### Passage fourni
^^^^^^^^^^^^^^^^

Des racines environnementales à une discipline émancipée

La criminologie animale s’est progressivement détachée de la criminologie environnementale, une discipline qui, dès les années 1990, étudiait les préjudices environnementaux, y compris ceux touchant la faune. Historiquement, les recherches sur les animaux se sont concentrées sur leur rôle de ressources naturelles, avec des enquêtes sur le braconnage ou le trafic illégal d’espèces. Mais un courant distinct a émergé, porté par des penseurs comme Piers Beirne (1999), qui ont vu dans la maltraitance animale une injustice méritant une attention propre, au-delà de son lien avec la violence humaine. Ce champ s’est élargi pour inclure des problématiques variées, des violences domestiques impliquant des animaux aux conditions d’élevage intensif, révélant ainsi des dynamiques sociales complexes et des enjeux éthiques profonds.

Le spécisme, un prisme à déconstruire ?

^^^^^^^^^^^^^^^^

### Extraits de données
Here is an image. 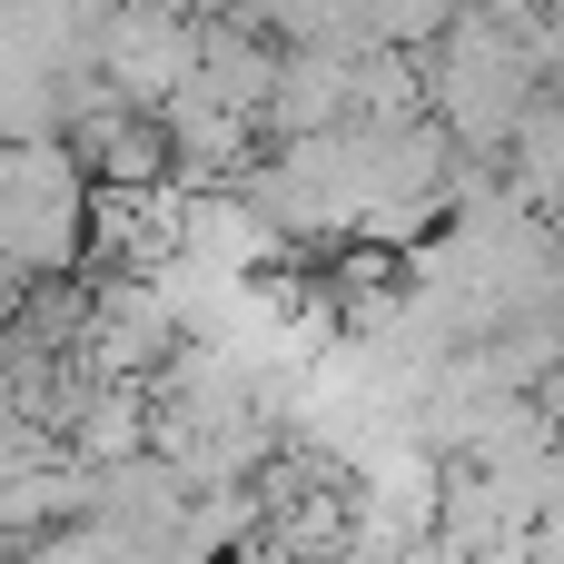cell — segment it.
Here are the masks:
<instances>
[{"instance_id":"6da1fadb","label":"cell","mask_w":564,"mask_h":564,"mask_svg":"<svg viewBox=\"0 0 564 564\" xmlns=\"http://www.w3.org/2000/svg\"><path fill=\"white\" fill-rule=\"evenodd\" d=\"M89 69L119 109H159L188 69H198V20L178 0H119L99 30H89Z\"/></svg>"},{"instance_id":"7a4b0ae2","label":"cell","mask_w":564,"mask_h":564,"mask_svg":"<svg viewBox=\"0 0 564 564\" xmlns=\"http://www.w3.org/2000/svg\"><path fill=\"white\" fill-rule=\"evenodd\" d=\"M188 327H178V307H169V288L159 278H89V327H79V367L99 377V387H149V367L178 347Z\"/></svg>"},{"instance_id":"3957f363","label":"cell","mask_w":564,"mask_h":564,"mask_svg":"<svg viewBox=\"0 0 564 564\" xmlns=\"http://www.w3.org/2000/svg\"><path fill=\"white\" fill-rule=\"evenodd\" d=\"M347 79H357L347 50H278L258 139H327V129H347Z\"/></svg>"},{"instance_id":"277c9868","label":"cell","mask_w":564,"mask_h":564,"mask_svg":"<svg viewBox=\"0 0 564 564\" xmlns=\"http://www.w3.org/2000/svg\"><path fill=\"white\" fill-rule=\"evenodd\" d=\"M218 109H238L248 129H258V109H268V79H278V40L268 30H248V20H198V69H188Z\"/></svg>"},{"instance_id":"5b68a950","label":"cell","mask_w":564,"mask_h":564,"mask_svg":"<svg viewBox=\"0 0 564 564\" xmlns=\"http://www.w3.org/2000/svg\"><path fill=\"white\" fill-rule=\"evenodd\" d=\"M59 446H69V466H129V456H149V397L139 387H99L59 426Z\"/></svg>"},{"instance_id":"8992f818","label":"cell","mask_w":564,"mask_h":564,"mask_svg":"<svg viewBox=\"0 0 564 564\" xmlns=\"http://www.w3.org/2000/svg\"><path fill=\"white\" fill-rule=\"evenodd\" d=\"M456 0H377V50H436Z\"/></svg>"}]
</instances>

^^^^^^^^^^^^^^^^

### Série de consignes
[A] Citez le passage sur la criminologie animale en commençant par « La criminologie animale » et en allant jusqu'à « à déconstruire ? ».
[B] D'après le passage sur la criminologie animale, de quelle discipline celle-ci s'est-elle peu à peu détachée ?
[C] Poursuivez le texte sur la criminologie animale à partir de sa dernière ligne.
Les entrées ci-dessus ne servent à rien pour ce travail.

### Les réponses
[A]
La criminologie animale s’est progressivement détachée de la criminologie environnementale, une discipline qui, dès les années 1990, étudiait les préjudices environnementaux, y compris ceux touchant la faune. Historiquement, les recherches sur les animaux se sont concentrées sur leur rôle de ressources naturelles, avec des enquêtes sur le braconnage ou le trafic illégal d’espèces. Mais un courant distinct a émergé, porté par des penseurs comme Piers Beirne (1999), qui ont vu dans la maltraitance animale une injustice méritant une attention propre, au-delà de son lien avec la violence humaine. Ce champ s’est élargi pour inclure des problématiques variées, des violences domestiques impliquant des animaux aux conditions d’élevage intensif, révélant ainsi des dynamiques sociales complexes et des enjeux éthiques profonds.

Le spécisme, un prisme à déconstruire ?

[B] De la criminologie environnementale.

[C]
Le spécisme, défini par Peter Singer comme un préjugé favorisant l’espèce humaine, est au cœur des réflexions de la criminologie animale non spéciste. Ce biais, profondément ancré dans nos cultures, justifie des traitements inégaux selon l’appartenance à une espèce, reléguant les animaux à des objets d’exploitation. Le « paradoxe de la viande » (Loughnan, 2010) en est un exemple frappant : bien que la majorité condamne la souffrance inutile des animaux, la consommation de viande perdure. Les mécanismes socio-cognitifs – dissonance cognitive, désengagement moral – permettent de banaliser ces pratiques. Cette criminologie s’attache à décrypter ces processus, explorant comment nos croyances et stéréotypes façonnent une acceptation passive de la violence, notamment dans des secteurs comme l’agroalimentaire ou la chasse, où les normes sociales masquent souvent la réalité des préjudices.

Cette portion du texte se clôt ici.